On 10/19/06, Marvin Humphrey <[EMAIL PROTECTED]> wrote:

On Oct 18, 2006, at 8:03 PM, David Balmain wrote:

> For Ruby I can use the make alternative rake. But I'm thinking about
> Ferret at the moment.

Forgive me, I don't understand why you make the distinction in that
sentence between "Ruby" and "Ferret".  Is there a reason you could
use rake with Lucy but not Ferret?

Sorry, I definitely wasn't very clear. I just don't want the staight C
code in Ferret to have a dependency on Ruby. As far as building Ferret
with Ruby bindings goes, I already use rake so there is no problem
there.

>> I can spec extra flags to CBuilder's compile() function if turns out
>> to be necessary.  However, CBuilder, by default, passes the same set
>> of flags that were used when compiling the Perl executable (which are
>> archived, along with a zillion other settings from Perl's Configure
>> script, in the Config module).  On a RedHat 9 box I have access to,
>> those flags include -D_LARGEFILE_SOURCE and -D_FILE_OFFSET_BITS=64,
>> and I'm assuming that other Perl installations where LFS isn't the OS
>> default also spec flags rather than defining macros within individual
>> source files.
>
> Unfortunately these values are defined as macros in Ruby.

Could we build a custom Charmonizer probe for Ruby then?

static char ruby_largefiles_code[] = METAQUOTE
     #include "ruby.h" /* or whatever the file is */
     #include "_charm.h";
     int main() {
         Charm_Setup;
         printf("%d", (int)sizeof(off_t));
         return 0;
     }
METAQUOTE;

Good idea but I think I'll have to work on this.

#include <stdio.h>
#include "ruby.h" /* or whatever the file is */
int main() {
   printf("%d\n", _FILE_OFFSET_BITS);
   printf("%d\n", (int)sizeof(off_t));
   return 0;
}

output:

64
4

:( I guess we could just check whether _FILE_OFFSET_BITS is defined
and equal to 64.

> Any reason the native language needs to support LFS? If all access to
> the index files is through Lucy, it shouldn't matter right?

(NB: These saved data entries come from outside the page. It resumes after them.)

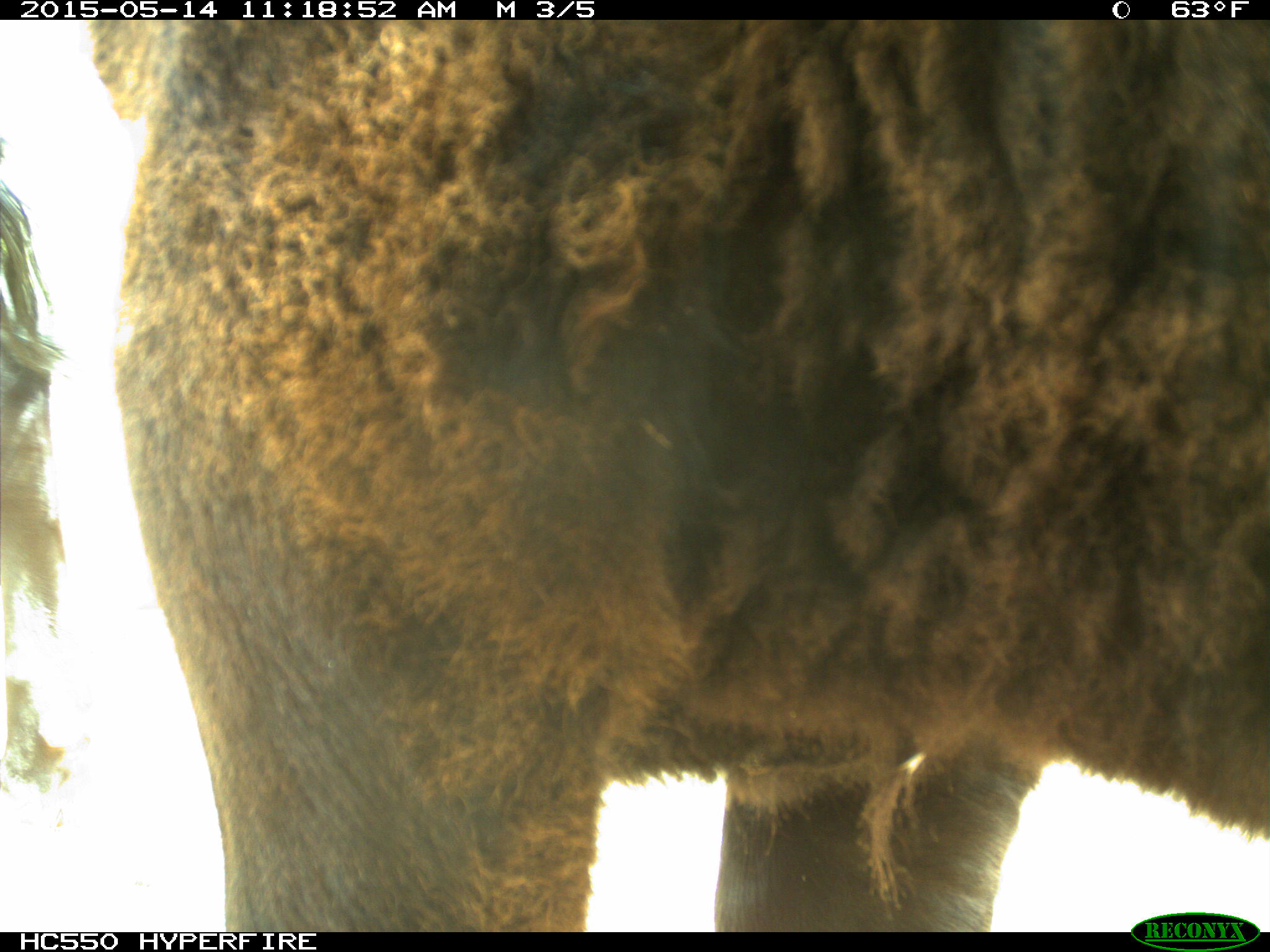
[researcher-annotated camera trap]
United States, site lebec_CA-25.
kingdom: Animalia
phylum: Chordata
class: Mammalia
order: Artiodactyla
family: Bovidae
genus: Bos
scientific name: Bos taurus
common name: domestic cow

There's two levels of support we need to consider: whether the host
language was compiled using LFS, and whether LFS is available at
all.  I definitely want to avoid supporting systems that can't deal
with large files at all because I don't want to have to think about
how many bytes a file pointer might have every time I see one.  File
pointers in Lucy should be 64-bit integers.  Period.

As for the the case where the host language may not support LFS, we
might get away with it, but I'm not a big fan of the idea, because
LFS bugs are really hard to test for and only bite you when you've
already got a lot going on.  And stuff can hide in funny places like
that stat() call example.

We should make Charmonizer's implementation fail-safe, regardless.
We can add a LargeFiles_try_macros() function which adds those
#defines to the probe code.  We can start off just with
_LARGEFILE_SOURCE and _FILE_OFFSET_BITS=64, getting into the more
esoteric #defines if we get failure reports.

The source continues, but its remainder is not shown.